* Prompt: Can you rewrite the stretch of records from the line that contains "What amount of" through the line that contains "Given what is" as a Markdown table with the columns Row and Record line, one numbered row per line, leaving out blank lines and pictures?

* Supplied information:
☆ ☆ ☆ ☆

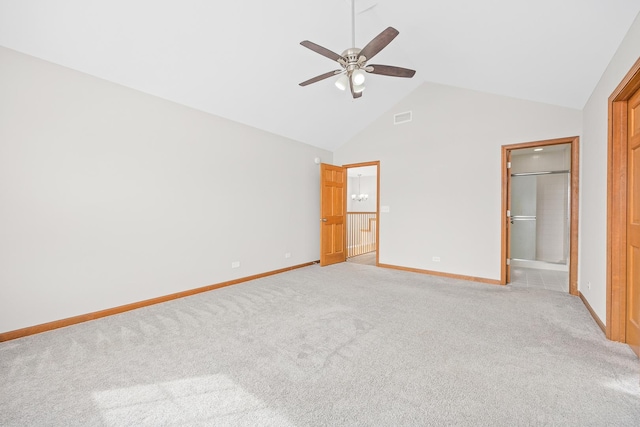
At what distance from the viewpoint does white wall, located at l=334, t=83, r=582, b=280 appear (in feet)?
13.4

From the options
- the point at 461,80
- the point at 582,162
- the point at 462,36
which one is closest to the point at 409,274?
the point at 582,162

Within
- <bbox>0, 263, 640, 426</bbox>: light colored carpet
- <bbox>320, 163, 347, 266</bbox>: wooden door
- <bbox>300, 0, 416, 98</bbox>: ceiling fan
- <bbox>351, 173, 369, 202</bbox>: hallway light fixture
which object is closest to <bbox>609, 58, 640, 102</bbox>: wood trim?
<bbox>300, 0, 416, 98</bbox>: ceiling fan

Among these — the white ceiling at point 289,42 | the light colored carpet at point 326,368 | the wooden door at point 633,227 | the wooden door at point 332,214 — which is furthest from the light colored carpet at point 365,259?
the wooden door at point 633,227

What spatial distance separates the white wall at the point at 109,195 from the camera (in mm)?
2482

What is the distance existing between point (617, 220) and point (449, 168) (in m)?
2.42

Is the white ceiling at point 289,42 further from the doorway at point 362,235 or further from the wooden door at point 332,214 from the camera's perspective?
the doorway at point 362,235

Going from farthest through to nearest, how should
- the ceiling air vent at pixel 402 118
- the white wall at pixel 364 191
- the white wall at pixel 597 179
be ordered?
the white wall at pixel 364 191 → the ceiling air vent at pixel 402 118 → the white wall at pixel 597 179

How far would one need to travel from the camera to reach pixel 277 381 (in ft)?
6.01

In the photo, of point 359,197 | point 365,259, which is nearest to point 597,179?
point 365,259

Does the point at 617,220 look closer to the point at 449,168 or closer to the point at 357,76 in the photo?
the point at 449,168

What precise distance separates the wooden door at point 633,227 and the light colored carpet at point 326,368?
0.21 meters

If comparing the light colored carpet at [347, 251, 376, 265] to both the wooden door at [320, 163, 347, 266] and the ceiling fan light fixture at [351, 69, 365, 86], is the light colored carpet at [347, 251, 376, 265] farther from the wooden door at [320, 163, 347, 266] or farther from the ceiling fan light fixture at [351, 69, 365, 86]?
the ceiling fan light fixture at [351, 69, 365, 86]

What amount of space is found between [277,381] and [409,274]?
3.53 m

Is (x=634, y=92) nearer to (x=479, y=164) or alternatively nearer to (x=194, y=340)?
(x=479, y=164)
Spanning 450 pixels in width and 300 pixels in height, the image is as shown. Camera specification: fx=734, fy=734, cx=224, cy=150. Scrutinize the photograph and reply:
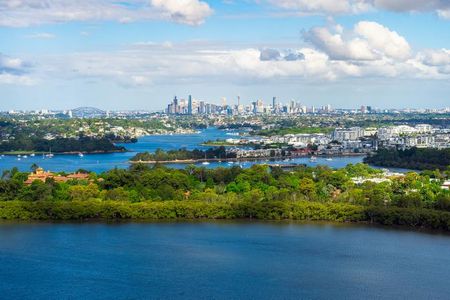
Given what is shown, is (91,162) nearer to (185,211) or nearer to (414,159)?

☆ ☆ ☆ ☆

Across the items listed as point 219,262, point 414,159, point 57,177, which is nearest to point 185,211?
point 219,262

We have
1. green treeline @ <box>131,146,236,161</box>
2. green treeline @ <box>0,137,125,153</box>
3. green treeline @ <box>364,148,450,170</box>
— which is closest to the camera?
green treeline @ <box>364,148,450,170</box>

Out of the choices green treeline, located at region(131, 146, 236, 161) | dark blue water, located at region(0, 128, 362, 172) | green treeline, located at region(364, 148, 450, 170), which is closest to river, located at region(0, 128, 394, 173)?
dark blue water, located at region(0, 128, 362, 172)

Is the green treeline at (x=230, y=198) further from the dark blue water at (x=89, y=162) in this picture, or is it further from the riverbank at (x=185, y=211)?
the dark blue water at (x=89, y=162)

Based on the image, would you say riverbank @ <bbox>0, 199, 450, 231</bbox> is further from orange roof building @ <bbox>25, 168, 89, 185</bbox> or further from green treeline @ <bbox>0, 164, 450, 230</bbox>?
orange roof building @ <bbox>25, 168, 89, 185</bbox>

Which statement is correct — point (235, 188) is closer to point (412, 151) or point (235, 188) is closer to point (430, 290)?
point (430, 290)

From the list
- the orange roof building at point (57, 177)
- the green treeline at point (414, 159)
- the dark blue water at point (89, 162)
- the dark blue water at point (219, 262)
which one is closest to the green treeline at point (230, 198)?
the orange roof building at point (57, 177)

☆ ☆ ☆ ☆

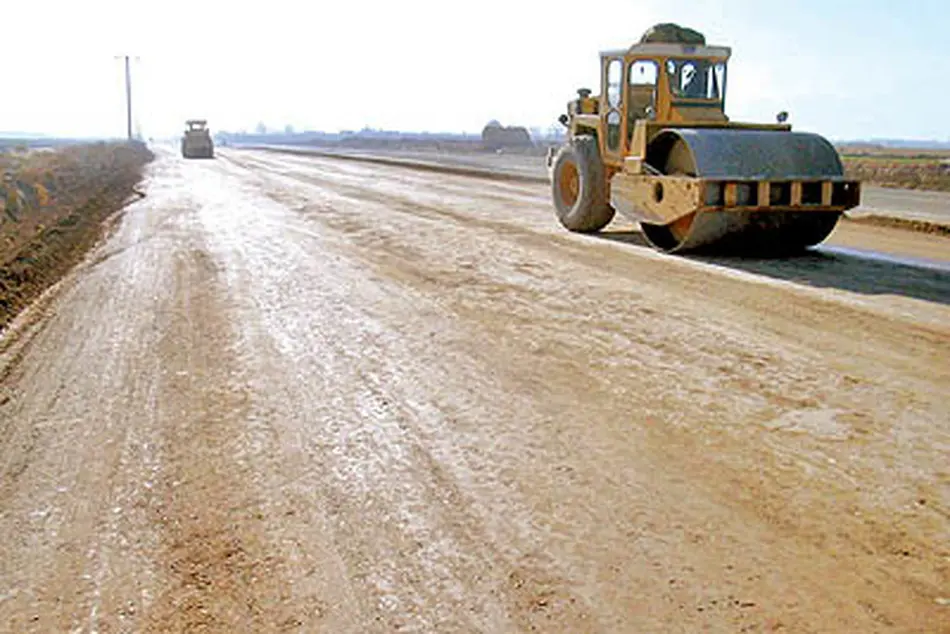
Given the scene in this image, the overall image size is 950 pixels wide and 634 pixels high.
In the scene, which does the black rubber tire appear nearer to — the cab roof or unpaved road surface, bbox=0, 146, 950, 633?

☆ ☆ ☆ ☆

* Complete answer:
| Row | Record line |
|---|---|
| 1 | What amount of space is found between [277,381] and [409,274]? |
| 2 | 3.53 m |
| 3 | Is (x=634, y=92) nearer to (x=479, y=164) or alternatively nearer to (x=194, y=340)? |
| 4 | (x=479, y=164) |
| 5 | Spanning 450 pixels in width and 300 pixels in height, the image is as shown. Camera specification: fx=734, fy=734, cx=224, cy=150. Scrutinize the photograph and reply: |
| 6 | Given what is shown, is (91,162) nearer to (185,211) or nearer to (414,159)? |